> [Exercise objective]
Set the data down exactly as it stands, and keep its pictures out.

> [Dataset extract]
━━━━━━━━━━

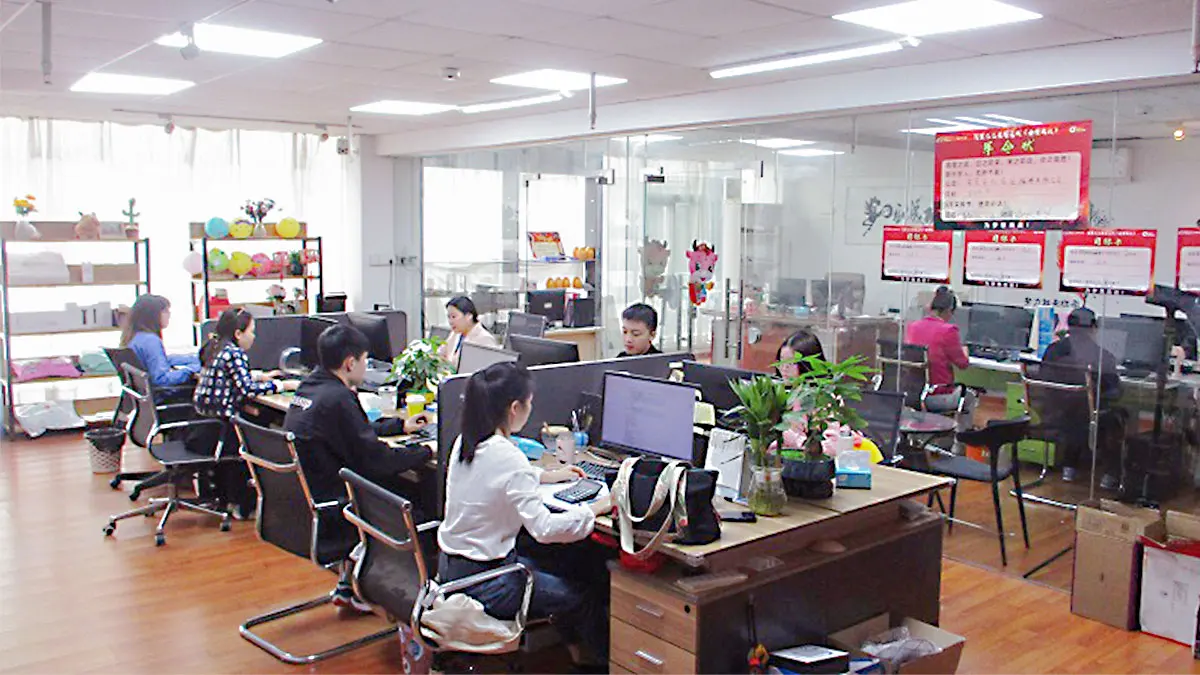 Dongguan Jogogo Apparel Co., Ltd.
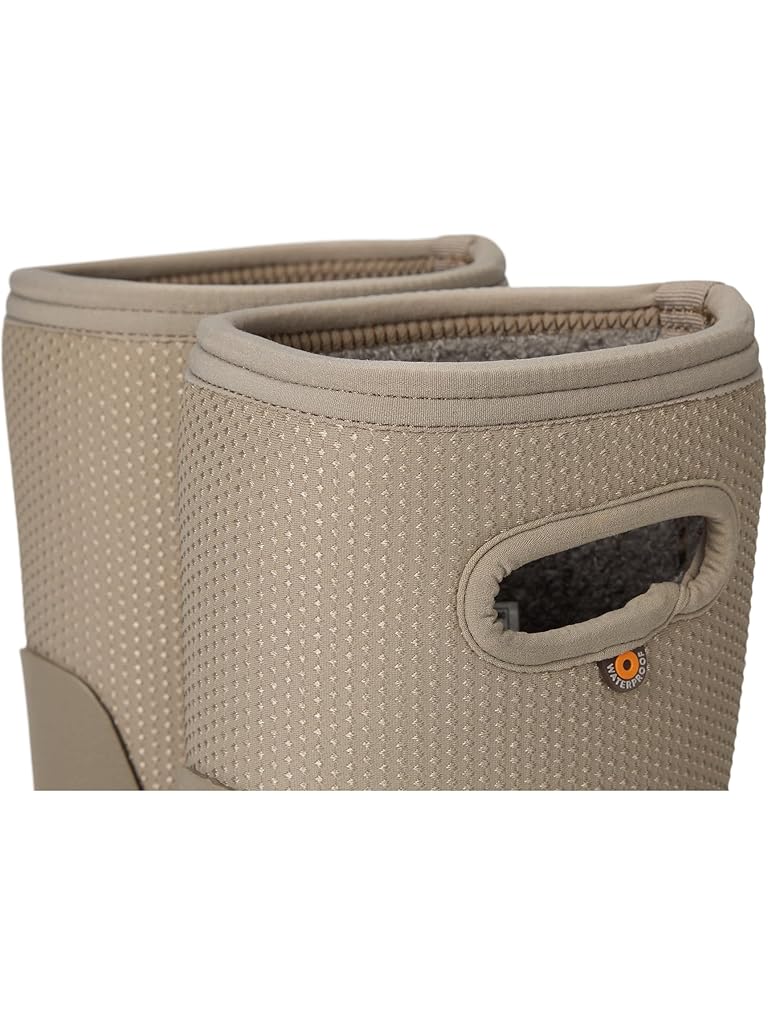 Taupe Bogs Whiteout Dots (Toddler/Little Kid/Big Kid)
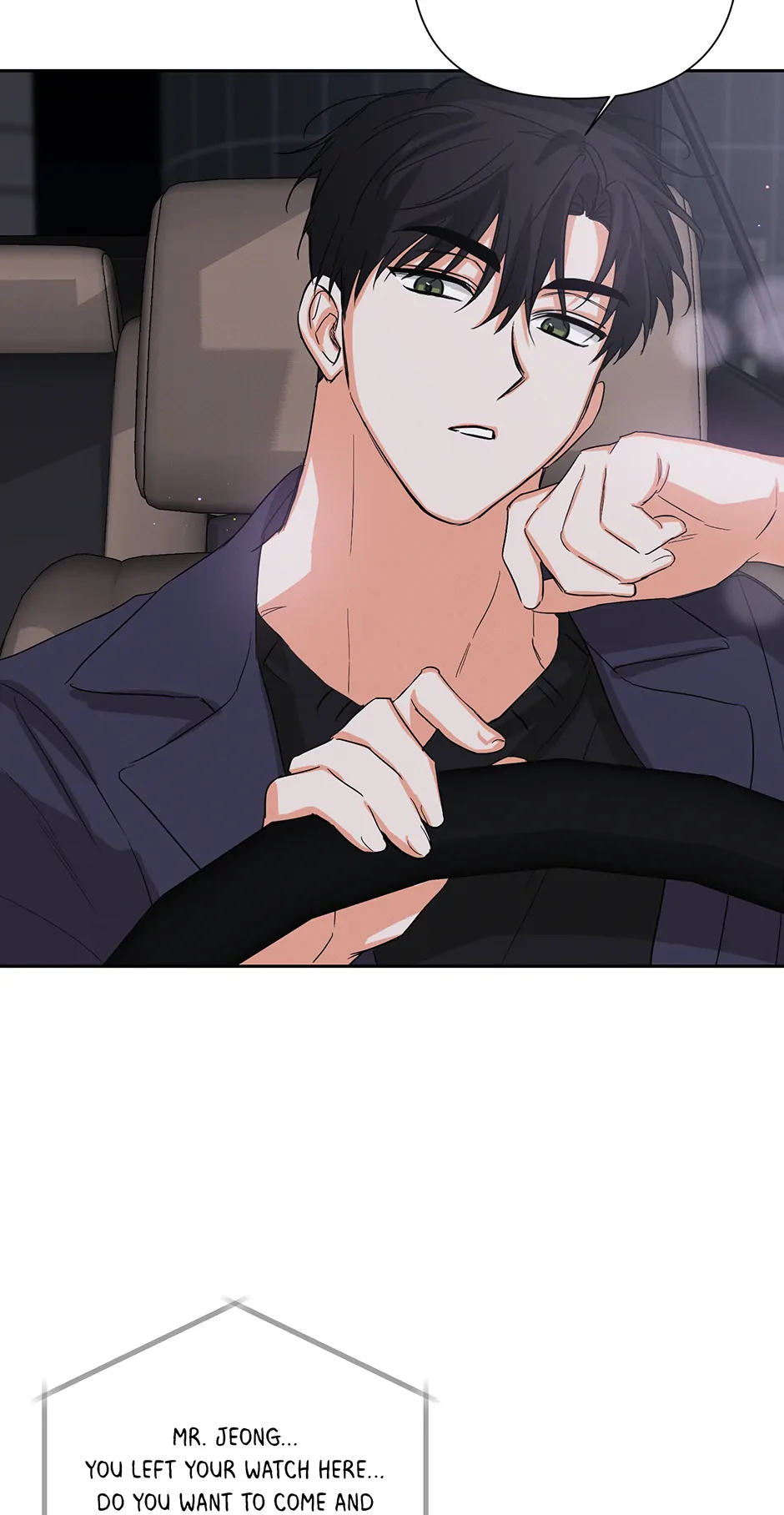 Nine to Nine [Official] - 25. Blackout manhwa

━━━━━━━━━━

> [Exercise output]
 Dongguan Jogogo Apparel Co., Ltd.
 Taupe Bogs Whiteout Dots (Toddler/Little Kid/Big Kid)
 Nine to Nine [Official] - 25. Blackout manhwa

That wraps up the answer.